__Instructions for the task__: Extract every line of the data below that contains the string "instances". Treat uppercase and lowercase as distinct.

[Data records]
===============

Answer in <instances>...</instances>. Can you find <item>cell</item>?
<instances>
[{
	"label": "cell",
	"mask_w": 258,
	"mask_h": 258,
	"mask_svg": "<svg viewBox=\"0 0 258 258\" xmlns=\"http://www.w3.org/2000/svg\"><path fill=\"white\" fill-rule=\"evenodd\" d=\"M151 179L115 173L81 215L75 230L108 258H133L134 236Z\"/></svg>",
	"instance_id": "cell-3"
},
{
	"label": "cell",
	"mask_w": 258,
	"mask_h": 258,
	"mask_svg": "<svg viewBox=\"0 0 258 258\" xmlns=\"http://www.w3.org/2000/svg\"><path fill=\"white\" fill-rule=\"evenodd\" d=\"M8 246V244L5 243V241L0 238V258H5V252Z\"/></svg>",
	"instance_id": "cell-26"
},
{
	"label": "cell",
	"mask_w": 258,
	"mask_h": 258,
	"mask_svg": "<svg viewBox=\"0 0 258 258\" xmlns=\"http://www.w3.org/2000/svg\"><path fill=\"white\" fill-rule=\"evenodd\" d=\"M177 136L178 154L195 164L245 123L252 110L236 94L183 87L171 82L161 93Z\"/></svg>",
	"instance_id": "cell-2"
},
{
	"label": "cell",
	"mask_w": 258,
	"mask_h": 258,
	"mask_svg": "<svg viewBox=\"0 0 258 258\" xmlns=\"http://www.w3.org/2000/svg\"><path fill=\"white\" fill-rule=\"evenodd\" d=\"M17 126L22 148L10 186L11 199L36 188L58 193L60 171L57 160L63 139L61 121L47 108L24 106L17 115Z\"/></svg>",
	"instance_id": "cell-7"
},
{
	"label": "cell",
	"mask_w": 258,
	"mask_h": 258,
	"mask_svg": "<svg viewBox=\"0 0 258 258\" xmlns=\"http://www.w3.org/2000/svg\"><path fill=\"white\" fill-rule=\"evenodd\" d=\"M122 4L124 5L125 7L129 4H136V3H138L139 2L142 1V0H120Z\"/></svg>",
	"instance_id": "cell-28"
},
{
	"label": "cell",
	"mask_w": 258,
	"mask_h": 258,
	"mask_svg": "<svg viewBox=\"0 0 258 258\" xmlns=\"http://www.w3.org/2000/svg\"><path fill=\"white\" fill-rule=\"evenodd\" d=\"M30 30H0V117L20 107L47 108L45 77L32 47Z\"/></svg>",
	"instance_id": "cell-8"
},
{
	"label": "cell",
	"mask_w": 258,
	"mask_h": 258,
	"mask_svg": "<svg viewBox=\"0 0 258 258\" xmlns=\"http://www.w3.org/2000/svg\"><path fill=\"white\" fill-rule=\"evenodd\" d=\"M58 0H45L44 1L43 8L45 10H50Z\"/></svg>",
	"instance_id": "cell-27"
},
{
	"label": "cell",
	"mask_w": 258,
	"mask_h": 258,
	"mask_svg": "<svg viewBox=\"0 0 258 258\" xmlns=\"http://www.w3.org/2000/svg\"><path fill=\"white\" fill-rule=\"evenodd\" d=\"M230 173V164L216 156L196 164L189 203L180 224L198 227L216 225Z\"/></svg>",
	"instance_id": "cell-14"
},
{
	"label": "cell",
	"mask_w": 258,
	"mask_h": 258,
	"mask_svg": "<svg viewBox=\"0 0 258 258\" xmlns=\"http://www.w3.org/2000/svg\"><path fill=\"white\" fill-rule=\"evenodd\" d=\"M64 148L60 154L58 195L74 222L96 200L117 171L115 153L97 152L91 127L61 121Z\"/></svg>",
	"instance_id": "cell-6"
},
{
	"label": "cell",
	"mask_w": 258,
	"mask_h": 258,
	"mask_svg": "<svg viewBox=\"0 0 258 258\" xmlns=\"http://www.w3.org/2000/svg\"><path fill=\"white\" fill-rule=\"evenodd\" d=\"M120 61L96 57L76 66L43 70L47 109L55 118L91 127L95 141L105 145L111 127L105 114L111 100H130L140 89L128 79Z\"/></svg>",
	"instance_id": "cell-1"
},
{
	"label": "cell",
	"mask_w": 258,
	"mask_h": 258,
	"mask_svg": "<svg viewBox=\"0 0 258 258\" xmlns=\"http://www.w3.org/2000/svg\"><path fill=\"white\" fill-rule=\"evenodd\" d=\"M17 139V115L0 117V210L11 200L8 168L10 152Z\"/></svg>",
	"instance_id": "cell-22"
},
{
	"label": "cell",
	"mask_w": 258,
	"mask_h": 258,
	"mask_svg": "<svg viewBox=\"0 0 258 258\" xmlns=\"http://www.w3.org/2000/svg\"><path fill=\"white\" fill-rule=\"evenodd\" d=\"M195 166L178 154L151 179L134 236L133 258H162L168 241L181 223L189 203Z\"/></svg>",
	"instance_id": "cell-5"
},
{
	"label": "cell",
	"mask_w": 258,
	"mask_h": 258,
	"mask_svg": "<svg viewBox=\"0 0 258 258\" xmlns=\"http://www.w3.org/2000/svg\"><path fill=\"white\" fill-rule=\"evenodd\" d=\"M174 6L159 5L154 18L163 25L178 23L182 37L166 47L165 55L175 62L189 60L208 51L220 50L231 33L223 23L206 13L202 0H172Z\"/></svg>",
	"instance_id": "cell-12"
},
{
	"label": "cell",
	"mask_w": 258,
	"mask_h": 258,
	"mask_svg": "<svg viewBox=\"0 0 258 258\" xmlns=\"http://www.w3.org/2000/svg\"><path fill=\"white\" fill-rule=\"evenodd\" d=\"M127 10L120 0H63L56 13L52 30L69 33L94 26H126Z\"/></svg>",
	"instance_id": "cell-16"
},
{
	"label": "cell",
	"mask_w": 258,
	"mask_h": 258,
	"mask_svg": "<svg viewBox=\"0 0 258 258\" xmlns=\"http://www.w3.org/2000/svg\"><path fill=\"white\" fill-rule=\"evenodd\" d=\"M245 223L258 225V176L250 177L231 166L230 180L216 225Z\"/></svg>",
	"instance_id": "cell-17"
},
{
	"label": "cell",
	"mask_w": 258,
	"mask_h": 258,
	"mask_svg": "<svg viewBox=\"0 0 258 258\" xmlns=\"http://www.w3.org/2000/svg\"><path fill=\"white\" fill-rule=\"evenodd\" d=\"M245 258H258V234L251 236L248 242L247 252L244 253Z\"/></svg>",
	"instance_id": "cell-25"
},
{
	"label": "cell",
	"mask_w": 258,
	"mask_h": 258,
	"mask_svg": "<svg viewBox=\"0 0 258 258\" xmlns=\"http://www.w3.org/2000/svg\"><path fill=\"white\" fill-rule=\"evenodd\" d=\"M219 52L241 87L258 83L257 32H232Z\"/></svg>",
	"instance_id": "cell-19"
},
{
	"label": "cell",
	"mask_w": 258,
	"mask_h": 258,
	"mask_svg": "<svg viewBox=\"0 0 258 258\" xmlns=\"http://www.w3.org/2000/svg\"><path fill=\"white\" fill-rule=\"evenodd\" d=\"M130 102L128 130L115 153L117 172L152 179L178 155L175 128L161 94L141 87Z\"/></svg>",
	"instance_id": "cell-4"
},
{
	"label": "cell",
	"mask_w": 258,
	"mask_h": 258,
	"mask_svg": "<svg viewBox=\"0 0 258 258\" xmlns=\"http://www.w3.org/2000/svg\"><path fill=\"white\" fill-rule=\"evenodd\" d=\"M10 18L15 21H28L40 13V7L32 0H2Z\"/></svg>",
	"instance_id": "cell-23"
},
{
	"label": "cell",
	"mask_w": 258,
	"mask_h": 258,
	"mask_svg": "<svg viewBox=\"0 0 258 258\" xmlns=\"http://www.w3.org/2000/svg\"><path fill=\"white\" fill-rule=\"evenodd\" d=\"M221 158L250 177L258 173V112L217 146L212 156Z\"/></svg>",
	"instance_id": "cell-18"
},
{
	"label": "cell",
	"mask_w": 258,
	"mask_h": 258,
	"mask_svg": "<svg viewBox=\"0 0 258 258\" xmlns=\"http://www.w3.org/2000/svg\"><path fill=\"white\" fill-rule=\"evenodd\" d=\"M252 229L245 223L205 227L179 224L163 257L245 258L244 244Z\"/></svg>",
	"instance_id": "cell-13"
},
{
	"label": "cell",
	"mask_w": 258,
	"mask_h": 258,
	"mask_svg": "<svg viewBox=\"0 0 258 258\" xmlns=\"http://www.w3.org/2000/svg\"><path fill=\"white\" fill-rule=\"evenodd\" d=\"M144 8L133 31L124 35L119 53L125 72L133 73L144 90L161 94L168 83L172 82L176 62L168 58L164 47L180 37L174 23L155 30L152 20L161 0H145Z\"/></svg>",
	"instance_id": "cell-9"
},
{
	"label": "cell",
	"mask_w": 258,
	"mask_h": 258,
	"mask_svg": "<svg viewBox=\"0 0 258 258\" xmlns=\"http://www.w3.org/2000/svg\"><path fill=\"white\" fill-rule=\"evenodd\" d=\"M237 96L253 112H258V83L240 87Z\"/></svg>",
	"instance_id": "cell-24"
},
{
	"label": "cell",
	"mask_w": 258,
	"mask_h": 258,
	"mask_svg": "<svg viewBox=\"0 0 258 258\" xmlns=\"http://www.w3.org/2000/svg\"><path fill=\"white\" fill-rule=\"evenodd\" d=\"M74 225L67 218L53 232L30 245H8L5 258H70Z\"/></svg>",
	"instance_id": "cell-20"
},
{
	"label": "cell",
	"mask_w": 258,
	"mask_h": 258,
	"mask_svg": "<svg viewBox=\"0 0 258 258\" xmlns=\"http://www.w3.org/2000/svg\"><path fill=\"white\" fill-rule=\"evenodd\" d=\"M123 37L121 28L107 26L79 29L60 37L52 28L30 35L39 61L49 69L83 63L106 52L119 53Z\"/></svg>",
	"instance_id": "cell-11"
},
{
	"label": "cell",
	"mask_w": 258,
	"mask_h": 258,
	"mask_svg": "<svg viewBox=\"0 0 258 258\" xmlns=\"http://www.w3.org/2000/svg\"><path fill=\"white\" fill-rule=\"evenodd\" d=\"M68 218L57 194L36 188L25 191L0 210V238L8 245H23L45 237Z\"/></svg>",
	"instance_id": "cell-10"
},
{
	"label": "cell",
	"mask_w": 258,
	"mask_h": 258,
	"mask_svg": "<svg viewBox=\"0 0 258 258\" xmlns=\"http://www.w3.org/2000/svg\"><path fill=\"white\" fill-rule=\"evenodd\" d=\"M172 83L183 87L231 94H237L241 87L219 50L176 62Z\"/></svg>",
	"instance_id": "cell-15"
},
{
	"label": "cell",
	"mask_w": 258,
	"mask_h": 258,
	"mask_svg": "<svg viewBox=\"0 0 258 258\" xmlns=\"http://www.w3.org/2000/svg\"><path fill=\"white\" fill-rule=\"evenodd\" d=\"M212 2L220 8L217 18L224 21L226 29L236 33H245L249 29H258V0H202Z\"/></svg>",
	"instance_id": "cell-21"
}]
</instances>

===============

__Written solution__:
Answer in <instances>...</instances>. Can you find <item>cell</item>?
<instances>
</instances>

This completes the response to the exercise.